The Snap Store, where containerized Snap apps are distributed for Ubuntu’s Linux distribution, has been attacked for months by fake crypto wallet uploads that seek to steal users’ currencies. As a result, engineers at Ubuntu’s parent firm are now manually reviewing apps uploaded to the store before they are available.
The move follows weeks of reporting by Alan Pope, a former Canonical/Ubuntu staffer on the Snapcraft team, who is still very active in the ecosystem. In February, Pope blogged about how one bitcoin investor lost nine bitcoins (about $490,000 at the time) by using an “Exodus Wallet” app from the Snap store. Exodus is a known cryptocurrency wallet, but this wallet was not from that entity. As detailed by one user wondering what happened on the Snapcraft forums, the wallet immediately transferred his entire balance to an unknown address after a 12-word recovery phrase was entered (which Exodus tells you on support pages never to do).
Pope takes pains to note that cryptocurrency is inherently fraught with loss risk.
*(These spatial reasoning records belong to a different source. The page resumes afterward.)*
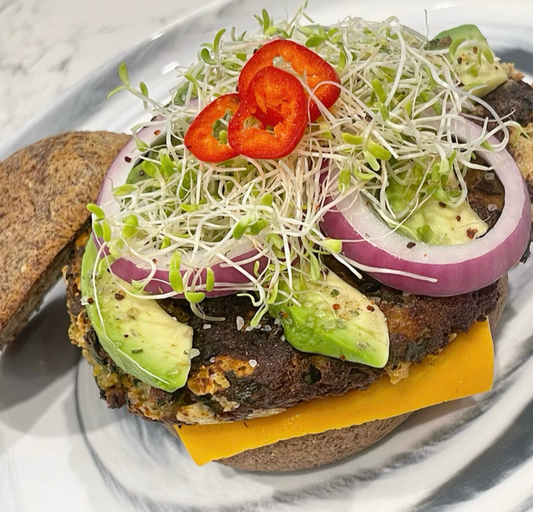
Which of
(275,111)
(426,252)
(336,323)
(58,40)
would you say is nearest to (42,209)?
(275,111)

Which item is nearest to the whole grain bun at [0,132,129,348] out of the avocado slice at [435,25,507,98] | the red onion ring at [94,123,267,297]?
the red onion ring at [94,123,267,297]

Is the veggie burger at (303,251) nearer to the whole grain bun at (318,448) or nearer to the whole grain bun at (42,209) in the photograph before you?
the whole grain bun at (318,448)

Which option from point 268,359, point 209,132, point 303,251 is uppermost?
point 209,132

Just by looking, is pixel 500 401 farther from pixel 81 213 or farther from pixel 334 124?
pixel 81 213

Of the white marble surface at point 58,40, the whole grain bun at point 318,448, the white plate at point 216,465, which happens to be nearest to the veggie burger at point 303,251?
the whole grain bun at point 318,448

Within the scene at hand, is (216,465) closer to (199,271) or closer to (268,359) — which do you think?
(268,359)

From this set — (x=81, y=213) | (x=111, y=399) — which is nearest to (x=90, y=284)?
(x=111, y=399)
Still, Ubuntu’s App Center, which presents the Snap Store for desktop users, tagged the “Exodus” app as “Safe,” and the web version of the Snap Store describes Snaps as “safe to run.” While Ubuntu is describing apps as “Safe” in the sense of being an auto-updating container with runtime confinement (or “sandboxed”), a green checkmark with “Safe” next to it could be misread, especially by a newcomer to Ubuntu, Snaps, and Linux generally.